··· Excerpt provided

# Monk Parakeets being killed...............



## Lovebirds (Sep 6, 2002)

My husband found this today............never heard of these birds. They are in a sad situation..........

http://apnews.excite.com/article/20051205/D8EA8P201.html


----------



## feralpigeon (Feb 14, 2005)

This is a sad story, it's too bad the Humane Society doesn't come up with a successful protocol for removing and relocating the birds that the Utility companies could use. Seems if the birds could be trained to nest elsewhere, as the director states, that it would make more sense in the long run to treat this way.

fp


----------



## Skyeking (Jan 17, 2003)

*Not an acceptable solution*

This is cruel, disgusting, inhumane, and certainly a very sinfull act. 

Why didn't they spend all these years redesigning their poles to keep these beautiful birds from nesting there, or build them proper housing to divert them from the poles, or put their poles underground?...I guess the question should be addressed to the power company.

This is far from a suitable solution on their part, and the citizens need to speak up and let them know...


----------



## pdpbison (Mar 15, 2005)

Wow...

I am sure there is a way the present Transformers/poles could have something added above the area where their business-parts are, so the Birds would elect the higher part for their nest making.

What enormous Nests! What a huge labor for those Birds to make them so big...

Anyway, I am sure there would be a way to offer them something higher, so they would not interfere with the portion the power company is worried about.

Certainly killing the Birds is no solution in any way.

Where is 'peta' when the real stuff goes down?


...sigh...

Phil
Las Vegas


----------



## re lee (Jan 4, 2003)

I never new birds as thes had set up nest colinies through out the eastern US Seems a sancturay or such could act as a new home for them. Or even a catch and home aviary for people willing to take them. I sure would have done that. As it seem they could be agin raised from young as pet birds. And older birds as coliny bred in avarys.


----------



## pigeonmama (Jan 9, 2005)

Re Lee,
Monk Parakeets, or also known as Quakers, are considered an agricultural threat in many states. These birds are progeny form escaped imports, so are not protected. I know they are illegal to own up here in Maine. I'm not sure what states do allow them. I saw one in Florida ages ago. What a wonderful, friendly little brat this bird was. Friendly, nosy, bright, loved to cuddle, play, but this bird was also hand raised. They come mainly in the basic green variety, but there are some color mutations out there, very expensive.

······
··· Rows

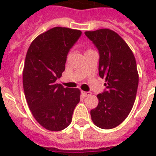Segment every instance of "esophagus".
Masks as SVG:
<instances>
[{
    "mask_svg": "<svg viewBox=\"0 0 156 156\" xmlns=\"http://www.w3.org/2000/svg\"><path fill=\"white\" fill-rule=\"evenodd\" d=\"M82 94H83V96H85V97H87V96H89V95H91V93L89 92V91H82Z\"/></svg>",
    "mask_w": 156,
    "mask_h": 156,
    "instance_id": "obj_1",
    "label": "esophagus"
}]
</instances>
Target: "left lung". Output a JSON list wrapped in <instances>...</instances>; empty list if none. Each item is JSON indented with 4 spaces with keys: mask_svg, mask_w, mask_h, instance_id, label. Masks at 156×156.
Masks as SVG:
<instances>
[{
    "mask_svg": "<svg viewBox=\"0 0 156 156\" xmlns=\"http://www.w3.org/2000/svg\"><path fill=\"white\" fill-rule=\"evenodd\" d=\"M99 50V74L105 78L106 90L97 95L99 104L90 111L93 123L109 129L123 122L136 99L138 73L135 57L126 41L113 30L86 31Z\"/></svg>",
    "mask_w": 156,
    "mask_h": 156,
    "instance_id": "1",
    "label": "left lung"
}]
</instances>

······

• **Work to complete**
a – Echo the stretch of the Monk Parakeet thread from "## pdpbison (Mar" through "in any way.".
b – Check each statement against the Monk Parakeet thread. Answer yes or no, and quote the words of the thread that decide it.
(i) The poster feralpigeon wishes the Humane Society would develop a way to remove and relocate the birds that utility companies could use.
(ii) The poster pigeonmama says Monk Parakeets may legally be kept in Maine.
(iii) Skyeking asks why the power company did not put its poles underground.
c – Pick up the forum thread about Monk Parakeets being killed and continue it from where it stops.

• **Results in order**
a –
## pdpbison (Mar 15, 2005)

Wow...

I am sure there is a way the present Transformers/poles could have something added above the area where their business-parts are, so the Birds would elect the higher part for their nest making.

What enormous Nests! What a huge labor for those Birds to make them so big...

Anyway, I am sure there would be a way to offer them something higher, so they would not interfere with the portion the power company is worried about.

Certainly killing the Birds is no solution in any way.

b –
(i) Yes: "it's too bad the Humane Society doesn't come up with a successful protocol for removing and relocating the birds that the Utility companies could use"
(ii) No: "I know they are illegal to own up here in Maine."
(iii) Yes: "or put their poles underground?"

c –
Daryl


----------



## re lee (Jan 4, 2003)

I have seen people around here that had them as pet. So I guess they are legal here. Not being protected anybody could do something with them which might be bad. But agin I would think catching them and haveing an aivary for them would be good. As I said The young could be easyly tamed. I guess a person would have to work with the power companies and wild life people also perhaps. To be able to take in the captured birds. I know I could find a few people arouind here that would love to take in a few. And even though I do not have pigeons any more. I would take some in myself. Just to make sure they would not be destroyed. If I new who to work with. Im sure with the several people I know Homes could be found for them And a large bird aivary for the adult birds I think they would be happy And much safer To bad something has not been done yet.


----------



## pdpbison (Mar 15, 2005)

It amazes me, that what I would expect to have been a Tropical Bird, could do so well in so Northern a clime.

One has to admire them in so many ways..!

Hmmmmmm...if I lived back there, I would sure get out that Drawing Board, and see if I could come up with some solution which would protect the reasonable interests of the Power Companys, and allow the Birds to do what they do as well...so that some means could be devised for those pole's equipment to be eschewed, and something else, elected by the Birds nesting interests.

If one knew their Natural History well enough, I am sure this could be devised.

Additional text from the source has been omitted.